start

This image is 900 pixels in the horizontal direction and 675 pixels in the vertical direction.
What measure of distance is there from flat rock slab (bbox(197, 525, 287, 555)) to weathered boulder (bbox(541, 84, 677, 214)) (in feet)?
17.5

end
start

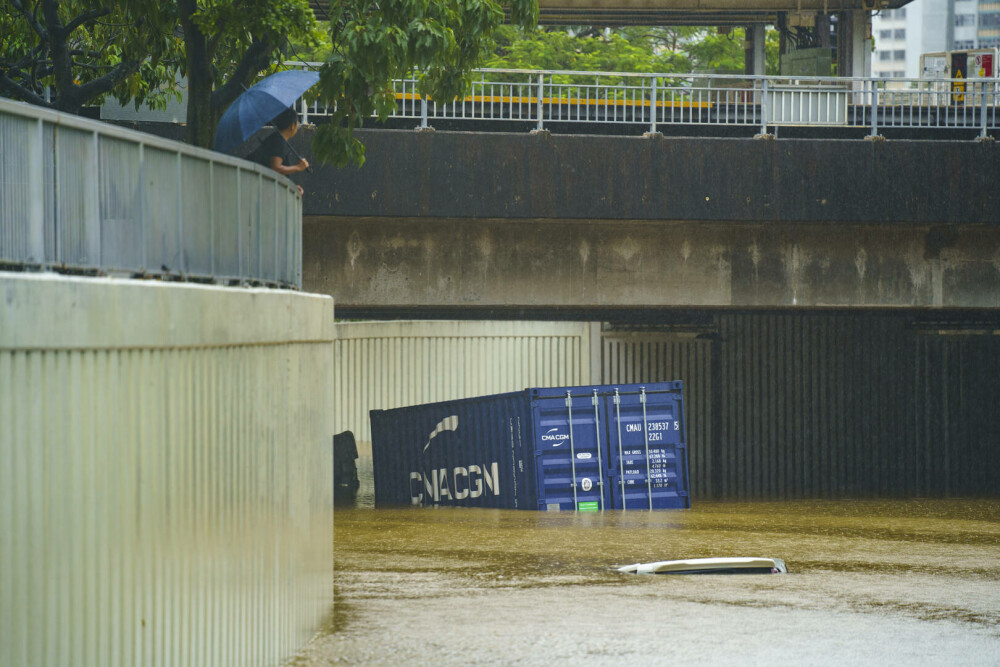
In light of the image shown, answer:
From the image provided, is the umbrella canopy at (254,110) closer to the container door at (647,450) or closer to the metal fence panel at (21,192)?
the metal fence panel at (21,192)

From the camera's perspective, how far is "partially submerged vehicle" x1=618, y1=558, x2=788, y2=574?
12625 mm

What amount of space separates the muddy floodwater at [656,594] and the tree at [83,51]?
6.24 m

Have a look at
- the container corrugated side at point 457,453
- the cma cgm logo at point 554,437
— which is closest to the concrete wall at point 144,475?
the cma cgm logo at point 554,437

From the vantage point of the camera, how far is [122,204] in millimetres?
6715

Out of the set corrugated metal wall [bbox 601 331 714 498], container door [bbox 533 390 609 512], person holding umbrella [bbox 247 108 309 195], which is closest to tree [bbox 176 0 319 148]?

end

● EXERCISE TASK
Can you return, word for word, the lines starting at the one containing "What amount of" and ending at the one containing "Out of the set", including both of those lines?

● THE RESPONSE
What amount of space separates the muddy floodwater at [656,594] and the tree at [83,51]?
6.24 m

Have a look at
- the container corrugated side at point 457,453
- the cma cgm logo at point 554,437
— which is closest to the concrete wall at point 144,475?
the cma cgm logo at point 554,437

From the vantage point of the camera, how far is [122,204] in millimetres?
6715

Out of the set corrugated metal wall [bbox 601 331 714 498], container door [bbox 533 390 609 512], person holding umbrella [bbox 247 108 309 195], which is closest to tree [bbox 176 0 319 148]?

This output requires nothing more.